● **STATED EXERCISE**
Which lines in the listing below contain the word "wooden"? Collect every one of them.

● **RECORDS FOR PROCESSING**
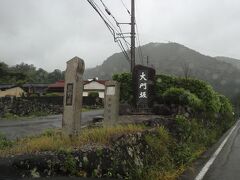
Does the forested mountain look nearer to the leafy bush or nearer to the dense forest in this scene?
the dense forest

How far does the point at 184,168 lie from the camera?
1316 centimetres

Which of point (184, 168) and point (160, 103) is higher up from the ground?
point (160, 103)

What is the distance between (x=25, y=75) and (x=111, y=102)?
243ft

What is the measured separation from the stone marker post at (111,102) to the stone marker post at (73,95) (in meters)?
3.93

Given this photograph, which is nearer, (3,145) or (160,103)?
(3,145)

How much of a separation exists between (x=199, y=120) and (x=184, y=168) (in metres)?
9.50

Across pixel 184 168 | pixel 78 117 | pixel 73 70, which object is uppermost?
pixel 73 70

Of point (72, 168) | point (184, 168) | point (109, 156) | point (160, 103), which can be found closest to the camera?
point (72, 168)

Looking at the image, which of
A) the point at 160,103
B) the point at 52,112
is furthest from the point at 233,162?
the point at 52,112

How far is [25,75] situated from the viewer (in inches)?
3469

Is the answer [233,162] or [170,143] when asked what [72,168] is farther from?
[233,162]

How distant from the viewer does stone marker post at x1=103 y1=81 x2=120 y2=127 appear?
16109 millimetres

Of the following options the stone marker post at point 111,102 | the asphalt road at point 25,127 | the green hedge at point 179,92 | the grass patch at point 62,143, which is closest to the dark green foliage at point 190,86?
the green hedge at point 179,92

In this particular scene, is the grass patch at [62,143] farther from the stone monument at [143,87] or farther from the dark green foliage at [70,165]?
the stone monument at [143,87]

...

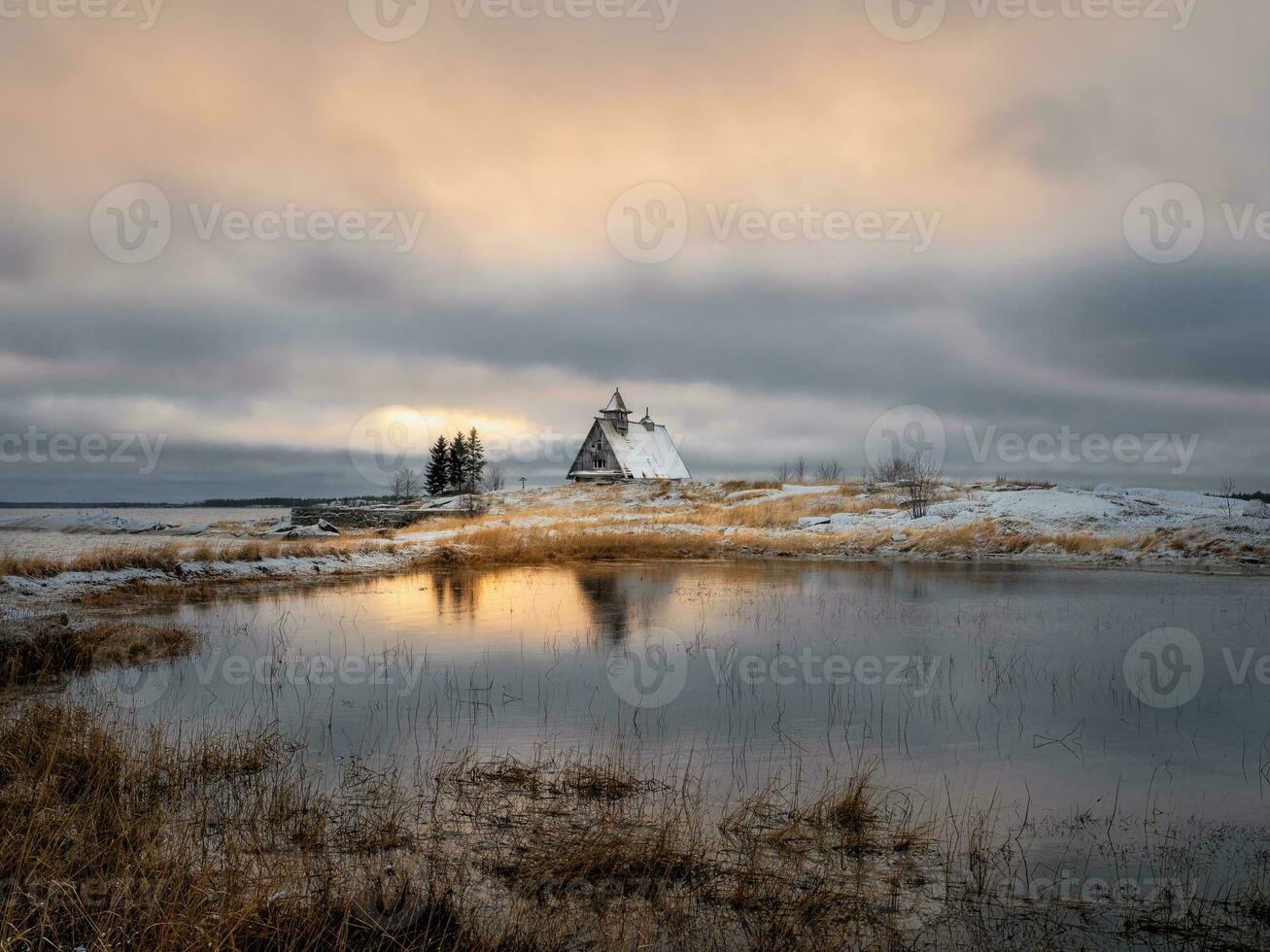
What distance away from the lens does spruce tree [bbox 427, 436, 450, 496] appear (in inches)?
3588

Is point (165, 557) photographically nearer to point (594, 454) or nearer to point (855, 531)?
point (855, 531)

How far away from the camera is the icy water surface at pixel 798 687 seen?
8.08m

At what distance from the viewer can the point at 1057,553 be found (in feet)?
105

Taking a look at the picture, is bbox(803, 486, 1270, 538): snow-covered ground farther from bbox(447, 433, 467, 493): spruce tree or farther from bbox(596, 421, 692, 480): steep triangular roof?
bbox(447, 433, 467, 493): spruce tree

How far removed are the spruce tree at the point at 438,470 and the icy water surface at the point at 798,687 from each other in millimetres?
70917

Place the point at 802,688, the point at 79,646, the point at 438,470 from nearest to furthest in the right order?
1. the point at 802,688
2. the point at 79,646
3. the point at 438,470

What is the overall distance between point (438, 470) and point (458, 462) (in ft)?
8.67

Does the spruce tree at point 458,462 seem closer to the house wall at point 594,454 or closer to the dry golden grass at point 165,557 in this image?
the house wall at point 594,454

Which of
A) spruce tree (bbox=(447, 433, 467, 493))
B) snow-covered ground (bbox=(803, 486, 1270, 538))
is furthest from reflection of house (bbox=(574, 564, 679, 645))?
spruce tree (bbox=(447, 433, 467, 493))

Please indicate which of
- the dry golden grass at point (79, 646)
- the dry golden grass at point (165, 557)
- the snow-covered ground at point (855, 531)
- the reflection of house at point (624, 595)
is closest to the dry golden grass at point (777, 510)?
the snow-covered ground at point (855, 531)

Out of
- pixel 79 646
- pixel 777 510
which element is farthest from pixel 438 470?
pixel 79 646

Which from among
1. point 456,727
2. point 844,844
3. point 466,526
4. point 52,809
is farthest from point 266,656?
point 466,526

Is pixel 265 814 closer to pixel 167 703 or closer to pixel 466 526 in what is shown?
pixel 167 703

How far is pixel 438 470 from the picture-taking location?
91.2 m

...

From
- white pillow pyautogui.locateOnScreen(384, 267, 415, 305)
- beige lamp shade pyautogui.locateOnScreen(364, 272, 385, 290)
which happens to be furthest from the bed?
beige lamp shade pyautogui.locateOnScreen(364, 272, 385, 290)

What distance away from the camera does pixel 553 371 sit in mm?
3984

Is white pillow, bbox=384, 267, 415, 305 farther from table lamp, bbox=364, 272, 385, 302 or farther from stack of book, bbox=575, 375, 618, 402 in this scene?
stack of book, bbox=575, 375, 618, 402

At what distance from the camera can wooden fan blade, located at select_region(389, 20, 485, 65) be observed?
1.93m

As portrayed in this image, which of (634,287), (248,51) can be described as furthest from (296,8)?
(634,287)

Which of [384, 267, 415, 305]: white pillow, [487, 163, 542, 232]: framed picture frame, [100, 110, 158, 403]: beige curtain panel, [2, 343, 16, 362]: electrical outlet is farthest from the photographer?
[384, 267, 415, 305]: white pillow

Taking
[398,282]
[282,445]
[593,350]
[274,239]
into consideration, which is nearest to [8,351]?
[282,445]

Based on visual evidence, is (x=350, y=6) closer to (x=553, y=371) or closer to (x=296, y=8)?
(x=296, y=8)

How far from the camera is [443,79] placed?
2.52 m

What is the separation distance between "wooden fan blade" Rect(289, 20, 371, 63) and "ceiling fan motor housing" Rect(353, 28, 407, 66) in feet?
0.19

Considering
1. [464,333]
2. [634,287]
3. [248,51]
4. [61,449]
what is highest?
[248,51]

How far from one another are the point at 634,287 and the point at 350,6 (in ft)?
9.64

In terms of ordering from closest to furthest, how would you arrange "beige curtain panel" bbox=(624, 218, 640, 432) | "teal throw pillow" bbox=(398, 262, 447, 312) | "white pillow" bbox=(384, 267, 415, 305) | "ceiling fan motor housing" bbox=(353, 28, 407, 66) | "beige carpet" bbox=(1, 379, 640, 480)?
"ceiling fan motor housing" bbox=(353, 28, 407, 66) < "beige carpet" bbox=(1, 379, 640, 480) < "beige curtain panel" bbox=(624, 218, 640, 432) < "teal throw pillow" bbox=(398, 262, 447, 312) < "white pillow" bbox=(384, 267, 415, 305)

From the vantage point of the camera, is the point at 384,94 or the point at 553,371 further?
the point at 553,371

● **TASK ANSWER**
At what distance from the camera can wooden fan blade, located at select_region(389, 20, 485, 65) be observed?
What is the separation distance between "wooden fan blade" Rect(289, 20, 371, 63) and "ceiling fan motor housing" Rect(353, 28, 407, 66) in feet?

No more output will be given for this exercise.